Dublin has become a hotbed for largely unregulated SPVs and similar structures called financial vehicle corporations (FVCs) set up under the 1997 tax laws. The industry is one of the most secretive and least regulated parts of Ireland's €2.3 trillion shadow banking sector, a term used for banking activities that take place outside banks, which is growing rapidly globally.

While these vehicles are structured so that the companies make little taxable income, and many don't have staff, they have become a boon for lawyers, auditors, corporate services providers and the Irish Stock Exchange, where many of these vehicles list debt.

The vehicles are typically structured under the ownership of a charitable trust to keep them off the balance sheets of banks and private equity firms to which they are linked.
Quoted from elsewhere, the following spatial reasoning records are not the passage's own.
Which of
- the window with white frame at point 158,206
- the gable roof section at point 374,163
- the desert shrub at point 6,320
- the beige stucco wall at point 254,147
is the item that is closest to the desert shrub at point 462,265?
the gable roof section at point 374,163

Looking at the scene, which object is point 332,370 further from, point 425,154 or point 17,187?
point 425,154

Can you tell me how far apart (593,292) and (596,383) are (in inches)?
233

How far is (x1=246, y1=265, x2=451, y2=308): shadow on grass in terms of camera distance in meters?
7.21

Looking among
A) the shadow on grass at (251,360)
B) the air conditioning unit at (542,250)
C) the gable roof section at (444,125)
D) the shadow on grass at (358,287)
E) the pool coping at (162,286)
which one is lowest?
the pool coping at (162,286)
However, the financial firms are ultimately liable for taxes they make from their activities, often outside Ireland, according to sources familiar with the vehicles.

The Sunday Independent has reported that some 40 so-called Section 110 companies are being investigated by the Revenue Commissioners to ensure they are acting inside tax law.

The Irish Times reported earlier this month that a senior Revenue Commissioner official, Áine Hollingsworth, had raised concerns about the use of registered charities to facilitate the tax avoidance and potentially risky shadow banking activities carried out through SPVs.

Charitable trusts

Although the use of charitable trusts is considered standard practice within the financial sector and entirely legal, Ms Hollingsworth emailed Ronan Hession, head of business tax at the Department of Finance, in April to question whether the charity regulator should "allow that sort of set-up".

The material was released to Sinn Féin's finance spokesman Pearse Doherty under the Freedom of Information Act.

The Revenue Commissioners is just the latest body to turn the heat up on SPVs. While the sector largely falls outside regulation, the Central Bank last week ordered SPVs to start filing data on their assets and liabilities as global authorities, led by the Financial Stability Board in Switzerland, hunt for financial risks following the global economic crisis.

Gareth Murphy, director of markets supervision at the Central Bank, has previously said that while shadow banking can perform many useful functions and support economic activity, "We know that there are also a number of not-so-good reasons for shadow banking, such as regulatory arbitrage and spurious financial innovation."

The Central Bank’s initial work found 820 SPVs covering €322 billion of assets.

FVCs, which have about €430 billion of assets, have been obliged by the European Central Bank to file quarterly data since 2009.